Acordam no Supremo Tribunal de Justiça
AA, com os sinais dos autos, na sequência de notificação de acórdão que julgou improcedente recurso extraordinário de revisão por si interposto, vem arguir a nulidade do acórdão e requerer a sua aclaração.
Para tanto, alega não ter sido notificado do parecer do Ministério Público emitido no processo, omissão violadora do princípio do contraditório, o que inquina o acórdão de nulidade.

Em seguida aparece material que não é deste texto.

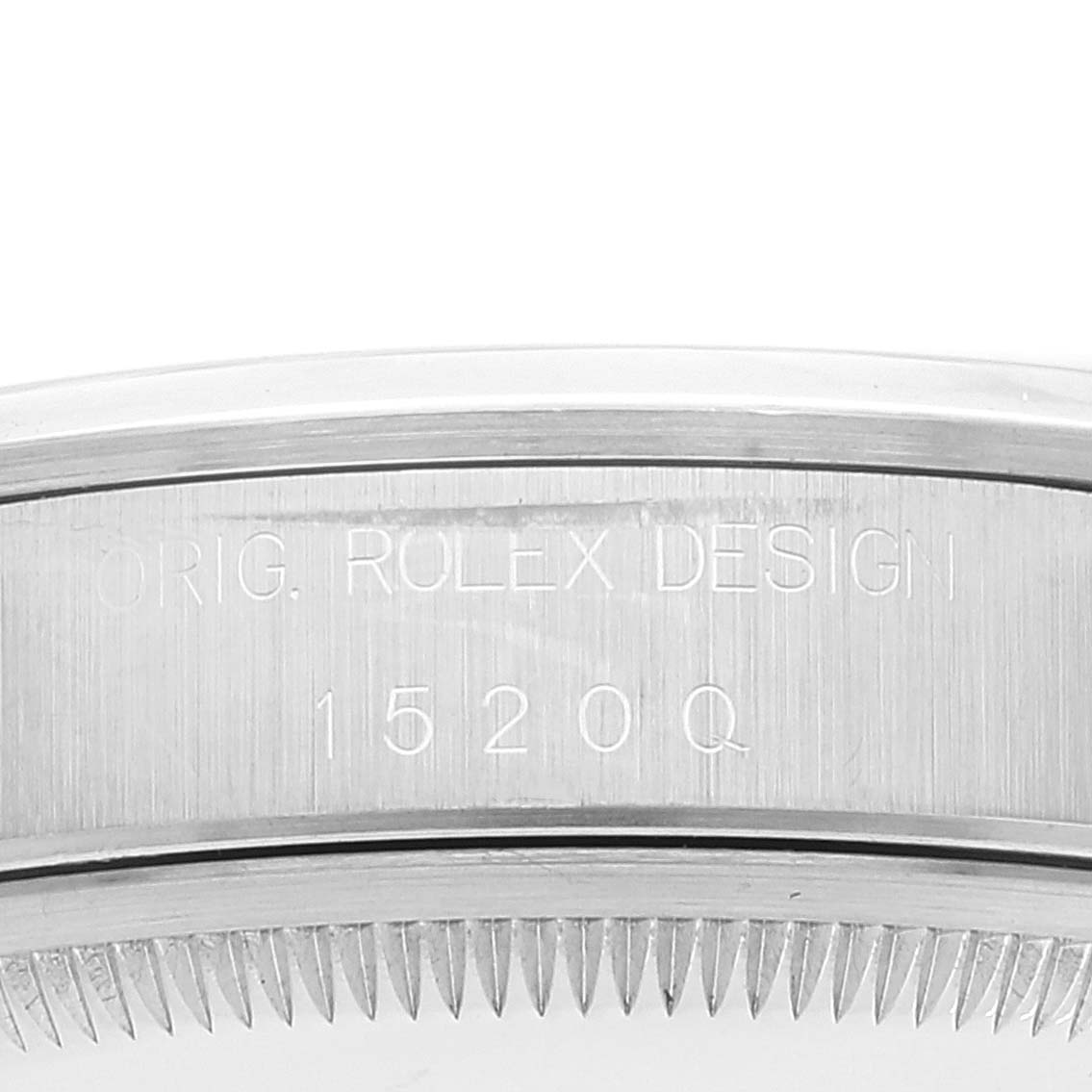 The image shows a close-up of the case number engraving on the side of a Rolex Date 15200 Men's Stainless Steel Black Dial 15200 Men's Stainless Steel Black Dial model watch.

Mais alega não ser perceptível a afirmação, quer do Ministério Público quer do tribunal, no sentido de que não é legalmente admissível o pedido de revisão com o único fim de corrigir a medida da pena, sendo que não corresponde à verdade a asserção feita no acórdão segundo a qual tinha conhecimento do facto novo que apresentou como fundamento do recurso de revisão.
Colhidos os vistos, cumpre decidir.
Começando por apreciar a arguição de nulidade apresentada, cumpre observar que em recurso extraordinário de revisão, ao contrário do sustentado pelo recorrente AA, não há lugar à notificação do parecer do Ministério Público, visto que aquele recurso obedece a tramitação própria na qual não está incluída essa notificação, como claramente resulta do disposto no n.º 1 do artigo 455º do Código de Processo Penal, sob a epígrafe de tramitação no Supremo Tribunal de Justiça, ao estatuir que: «Recebido no Supremo Tribunal de Justiça, o processo vai com vista ao Ministério Público, por 10 dias, e é depois concluso ao relator, pelo prazo de 15 dias», razão pela qual inexiste a invalidade invocada.
Passando à apreciação do pedido de aclaração, dir-se-á que a lei adjectiva penal regula a matéria concernente à aclaração da sentença no artigo 380º sob a epígrafe de correcção da sentença[1].
A aclaração ou esclarecimento da sentença pressupõe, obviamente, que a mesma é obscura ou ambígua – alínea b) do referido artigo.
Definindo as situações em que a sentença se pode e deve considerar obscura ou ambígua, o Conselheiro Rodrigues Bastos, com a autoridade que se lhe reconhece, diz-nos que a obscuridade é a imperfeição da sentença que se traduz em ininteligibilidade, sendo que a ambiguidade se verifica quando à decisão, no passo considerado, podem razoavelmente atribuir-se dois ou mais sentidos[2].
Como decorre da mera leitura do acórdão aclarando, certo é que o mesmo não enferma de qualquer obscuridade ou ambiguidade, visto que se mostra perfeitamente inteligível e ao mesmo não se podem atribuir dois sentidos.
Termos em que se indefere a arguição de nulidade e o pedido de aclaração apresentados pelo recorrente AA.
Sem tributação.
Supremo Tribunal de Justiça, 6 de Março de 2014
Oliveira Mendes (relator)
Maia Costa
[1] - Obviamente que esta norma é aplicável aos acórdãos proferidos em recurso, como aliás expressamente resulta do artigo 425º, n.º 4, do Código de Processo Penal.
[2] - Notas ao Código de Processo Civil, III, 249.